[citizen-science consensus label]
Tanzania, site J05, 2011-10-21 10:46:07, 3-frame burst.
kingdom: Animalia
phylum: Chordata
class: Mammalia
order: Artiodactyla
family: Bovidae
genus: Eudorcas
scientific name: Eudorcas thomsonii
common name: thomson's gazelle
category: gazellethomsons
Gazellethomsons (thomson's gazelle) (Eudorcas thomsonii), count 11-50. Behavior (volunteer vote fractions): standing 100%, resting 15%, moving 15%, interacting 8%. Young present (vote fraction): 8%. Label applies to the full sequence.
::::::
Work task: Starting from the line that contains "class: Mammalia", give again every line to the last line of the data, exactly. Include nothing else.

Result of the exercise:
class: Mammalia
order: Artiodactyla
family: Bovidae
genus: Eudorcas
scientific name: Eudorcas thomsonii
common name: thomson's gazelle
category: gazellethomsons
Gazellethomsons (thomson's gazelle) (Eudorcas thomsonii), count 11-50. Behavior (volunteer vote fractions): standing 100%, resting 15%, moving 15%, interacting 8%. Young present (vote fraction): 8%. Label applies to the full sequence.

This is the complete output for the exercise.